An underlying theme in this approach is giving control back to employees. As the saying goes, “employees do not resist change as much as they resist being controlled”. We’ve all heard employees complain about the increase in premiums, deductibles, co-pays, introductions of HSAs, etc. A change to a fundamental reward, made outside of their input, affecting them and their family is cause for employees to become very vocal, and fast.
Do you want to undermine the culture you have been working hard to maintain? Make a serious mistake in your total rewards strategy and you will get there in a hurry.
How do you make employees part of the benefits solution and gain buy-in with the total rewards strategy? Consider the following suggestions:
- Form employee benefit committees with the sole objective of gathering input on the design of benefits;
- Develop surveys to obtain both employee and family input;
- Educate your employees on the economic realities of a benefits plan from the employer’s perspective; they will appreciate the candor and transparency;
- Articulate how the benefit plan is a major component of their total rewards package and put a real number behind this.
- Provide personalized yearly compensation statements. Most employees (and their spouses) would be surprised at the actual costs;
- Reinforce your total rewards with annual benefit statements, mailers, company newsletters, website, etc. If possible, include data showing that your offerings are competitive—your benefits consultant should be able to provide this for you;
- Strongly reinforce your company’s total rewards strategy during the recruitment process and throughout the year during appropriate large group gatherings such as management meetings, town halls, etc.

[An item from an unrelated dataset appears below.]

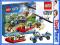 LEGO CITY Klocki MIASTO ZESTAW STARTOWY 60086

Getting your employees engaged in a bottom-up approach to benefits and total rewards requires looking at this critical component through a new lens, but the work is worth the effort because the overall business impact is measureable.
You’ll strengthen your work culture, compete better for talent, improve employee retention and cost management, and perhaps gain a creative perspective from your employees that your HR staff and benefits consultant may not have discovered on their own.